Would somebody like to tell me what’s going on with the weather this year? Snow, snow, more snow, gloom & doom, MORE SNOW, cold temps, high winds, a frigid May, a sudden and alarming heat wave, TORNADOS, FOR PETE’S SAKE, and now it’s chilly again. I refuse to believe it is actually June 3rd. 56 degrees does not a June make, although I am gratified to see them forecasting 70 over the weekend and 75 on Tuesday.

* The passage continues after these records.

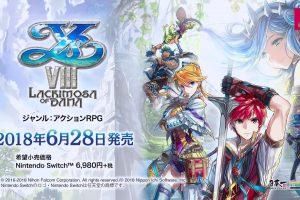 UXbXXDL 300x200 - 【悲報】スイッチ版イース、PS4版より高い...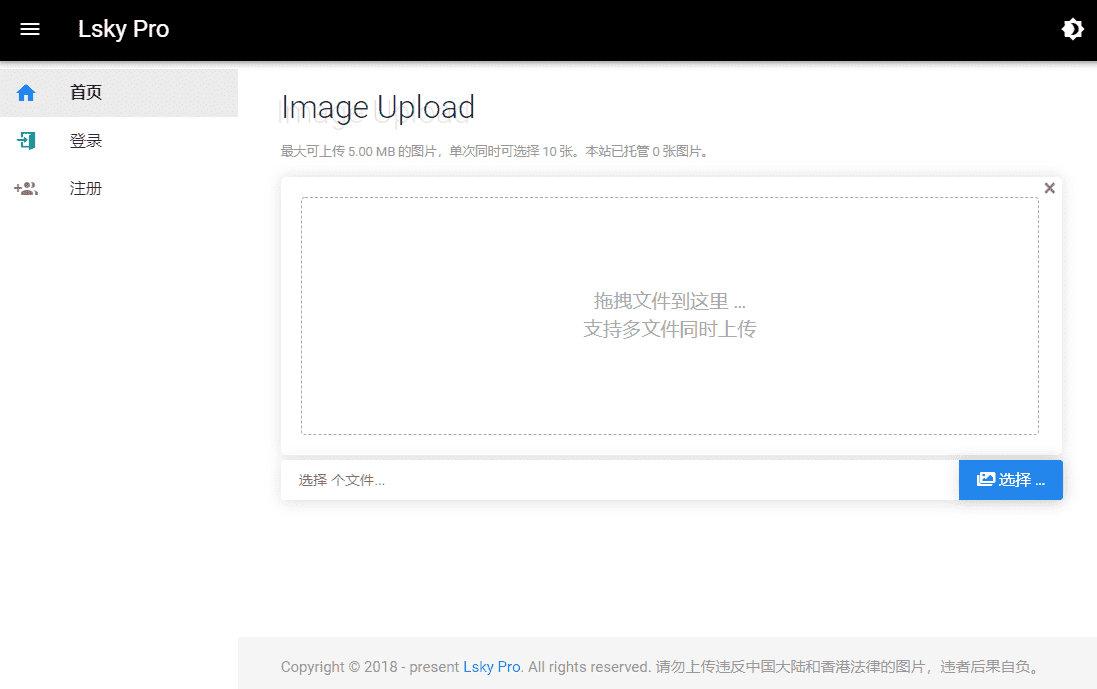 兰空图床Lsky Pro 免费开源图床网站程序v1.6.3兰空图床Lsky Pro 免费开源图床网站程序v1.6.3图片
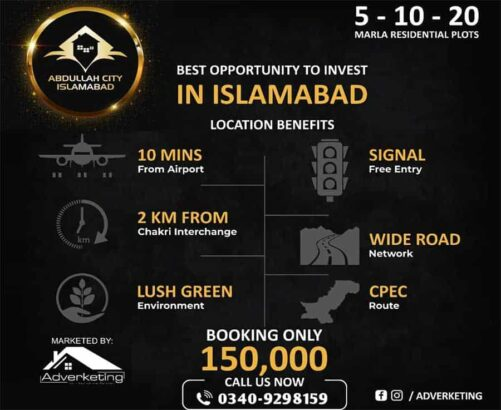 Plots in Abdullah City Islamabad.Invest in Your Dream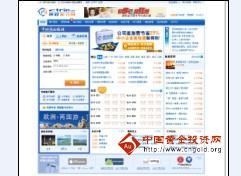携程网_携程旅行网介绍_携程旅行网网址查询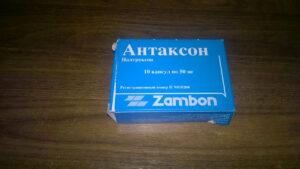 Антаксон 50 мг №10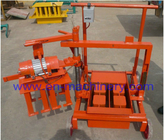 China Concrete Blocks Making Machine Movable Cement Bricks Machinery 2-45 Price In Africa factory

As for the tornados, yes, whatever dear readers I have, we here in Quincy are just fine. I was mostly calm until I saw the footage from Springfield, MA, (WARNING: This video is not for the faint of heart; start at about 25 seconds for the scariest footage I’ve ever seen) and then I said to Jim perhaps we should round up some flashlights and think about putting Amy’s crate down in the basement just in case. We took a number of walks around the neighborhood between 2 and 8 PM, trying to assess the weather, the speed of the wind, the temperature, and contemplating the effect of the ocean air mass beside us. My best friend a little to the south-west said weather was absolutely awful at her place, even though we only had ominous skies and blustery winds at ours. I checked the local Doppler and determined that she’d be stuck in yucky rains for the rest of the evening, but it would descend on our town around 10 PM, and be gone by 10:15 or 10:30.

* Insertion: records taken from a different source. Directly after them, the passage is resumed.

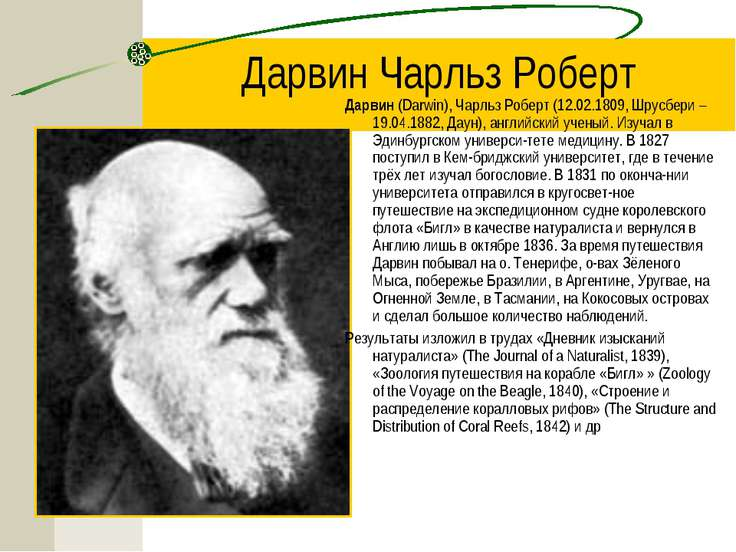 Дарвин Чарльз Роберт Дарвин (Darwin), Чарльз Роберт (12.02.1809, Шрусбери – 1...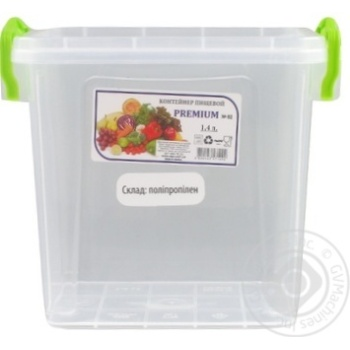 Premium №2 Food container high with lid 161X112X145mm 1,4l - buy, prices for Auchan - photo 3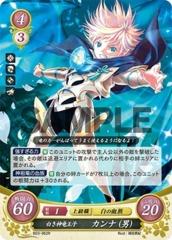 Kana: White Dragon Prince B03-062R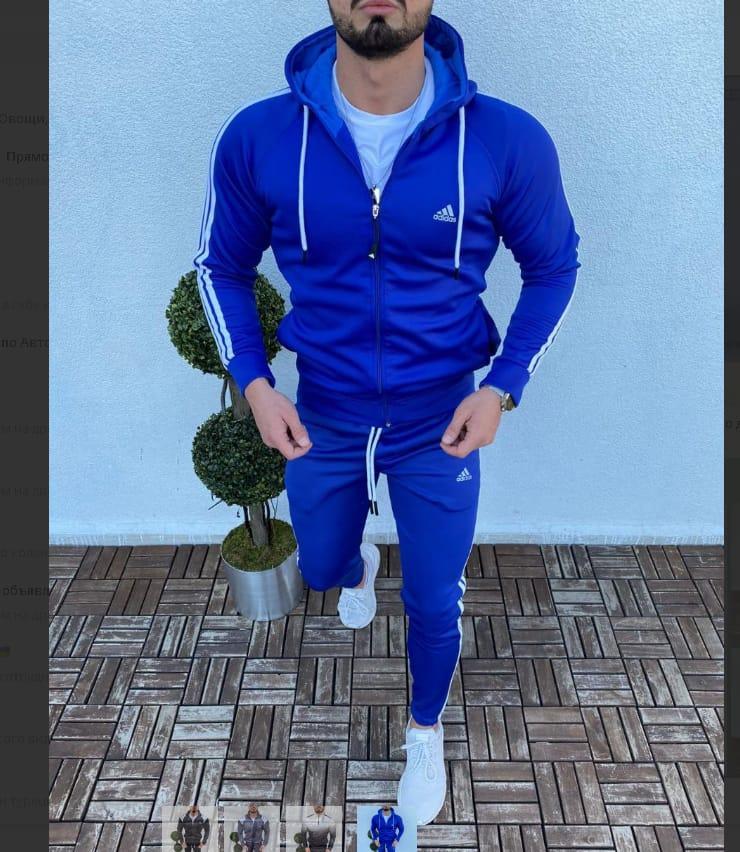 Мужской повседневный спортивный костюм ADIDAS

Around 9 PM, I decided to stop getting all wound up watching Governor Patrick hold press conferences, and switched to the Bruins-Canucks Game 1 coverage. Jim went out to stack debris from out latest home improvement projects between the shed and the fence, and secure the trash cans and patio chairs. By 9:30 the thunder and lightning were so intense, I asked him to come inside with whatever was left undone, undone, and also popped Amy in to her collar with tags and flashing heart-shaped safety light, just in case. Whereas she had been as calm as gelatin beforehand, having her collar put on made her very excited and barky. No, we’re not going anywhere, Pup-Pup, I told her. She also decided at this point that her pack was going to be sticking together, no being in separate rooms, “separate rooms” meaning behind a closed door or not immediately in line-of-sight. Jim went on to the front porch to watch the storm come down, and when he closed the door (to keep me from being made more antsy by the light show) Amy went nutty. She much preferred being able to see us both from her preferred vantage point smack in the front doorway.
“Wow, it looks like the lightning is hitting that power station on Sea Street! Or should I not tell you that?”
At 9:45 it was loud, and flashy, not quite like a freight train bearing down on us, but I sort of felt how you would imagine a fish in a fish tank would feel when someone tapped on the glass.
And by 10:15, it was gone. Just — over. Off to the east and south, off to Nantasket behind us and the Atlantic Ocean beyond, the South Coast and Outer Cape. We uncollared Amy, who plopped in her usual spot half under the coffee table and fell in to a deep sleep. We had the last two slices of lemon pie that I’d made last weekend. We watched the Bruins lose with 18.5 seconds to go.
I went to bed, wondering what the tree damage might be in the morning (as it turned out, none whatsoever) and thankful we weren’t among those far to the west, reminded of why I’ll take high tides and Nor’easters on the coast over the picturesque rolling hills of the Berkshires anyday.